Now imagine that a company has invented a significantly better way to visualize things (this example is disguised to protect client confidentiality). We have several questions to resolve. What surgical procedures should it target first? What sorts of hospitals should be the lead customers? What benefits does it need to prove for sales (as opposed to regulatory approval) purposes? How should it sell this? What should it charge?
A wonderful aspect of Jobs to be Done is that it provides a cohesive way to view market demands across stakeholder types, in a way that won’t change year-to-year based upon whatever new feature a competitor happens to introduce. It provides a way to address the expansive list of questions above.
- Jobs to be Done – What are surgeons seeking to get done, and how might our product be relevant? Speaking with them, you’ll find that there are a host of functional jobs that might be relevant, such as connecting two ends of a blood vessel with 360⁰ sutures that need to extend behind where a surgeon can see. These functional jobs will vary by surgical procedure (e.g., prostate gland removal occurs very close to key nerves that can be accidentally severed, resulting in incontinence). But don’t ignore emotional jobs. These matter in almost any industry – even in surgical equipment. One example is that some surgeons care about demonstrating proper technique to surgical residents, and they’re frustrated when some of their finest handiwork can scarcely been seen. They take intense pride in their craft and want to show just how skilled they are. And other important stakeholders may also have jobs that need to be addressed. For example, the head of a department may have distinct managerial jobs. And insurers may be pushing hospitals to assume the costs of post-operative complications to stabilize their liabilities.
- Job Drivers – What leads certain jobs to be prioritized? This can vary by individuals’ attitudes as well as context. Attitudes can be personal (e.g., openness to new technology and tendency to get frustrated during a procedure). They can also be institutional, such as willingness to let surgeons experiment with new equipment. Context is also micro and macro. On a micro scale, it might matter whether a surgeon is rushed to free up scarce Operating Room resources, or whether a certain type of surgery is more challenging for visualization purposes than another. Looking more macro, hospitals that put more of their health insurance reimbursements at-risk depending on surgical outcomes might be more inclined to try new ways of avoiding mistakes. And some contexts will impact specific jobs – teaching hospitals will care more about demonstration of surgical technique than community hospitals where fewer people are observing a procedure.

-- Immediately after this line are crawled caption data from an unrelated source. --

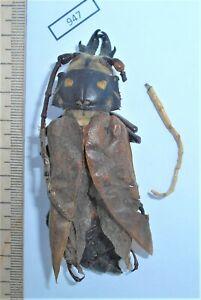 #947 Insects Beetles Cerambycidae Callipogon relictus M RARE Russia Primorye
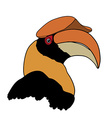 Portrait of Great hornbill on white background vector image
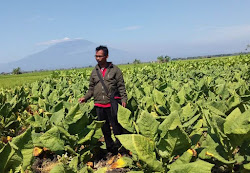 Berita terkini petani tembakau di Ngawi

- Current Approaches and Pain Points – Many market research efforts conduct journey mapping, but if there is no understanding of underlying jobs the map lacks “why” explanations. Also, the wrong set of journeys might be mapped; the company may focus on how surgeons try to avoid unplanned events, but it may omit looking at how they try to instruct their residents. Knowing the jobs and job drivers ensures that you can examine current approaches, and their associated challenges (pain points), in the proper light.
- Success Criteria – While Jobs to be Done is a solution-agnostic approach to understanding marketplace demands, it helps to have a clear view of how a new solution will be assessed. Metrics in this case might include time to complete a procedure, or a high-risk step within a procedure, as well as rates of post-operative complications.

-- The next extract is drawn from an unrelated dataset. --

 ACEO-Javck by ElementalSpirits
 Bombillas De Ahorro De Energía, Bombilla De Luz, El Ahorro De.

- Obstacles – The medical device industry is chock full of great ideas that never became popular. Find out what can impede people from “firing” old solutions so that they can “hire” you to get their jobs done in new ways. In our example, obstacles might include reluctance of surgeons to train on new equipment, or fear that something will go wrong with life-threatening consequences.
- Value – How should we price this innovation? While competitive benchmarks always matter, it’s very useful to know the value of executing a job to be done. Perhaps better visualization enables surgeons to save 5 minutes per procedure, and avoid 5% of complications. Numbers can be placed on those outcomes, as well as on softer ones such as attracting desired staff.
- Competition – Strategy involves competitive analysis, of course, but too often the competitors are selected too narrowly. What really competes for accomplishing key jobs to be done? For our example, the competition isn’t just makers of optical scopes like Olympus, but other ways of shortening procedures, reducing complications, or satisfying picky surgeons. Knowing the key jobs to be done enables you to select the right competitors that have to be beaten.
Healthcare is inevitably a complicated business. But even in a field as complex as surgical equipment, the Jobs Atlas provides a detailed yet expansive view of how to plot a route to success. As with our example innovation, perspective provides clear vision.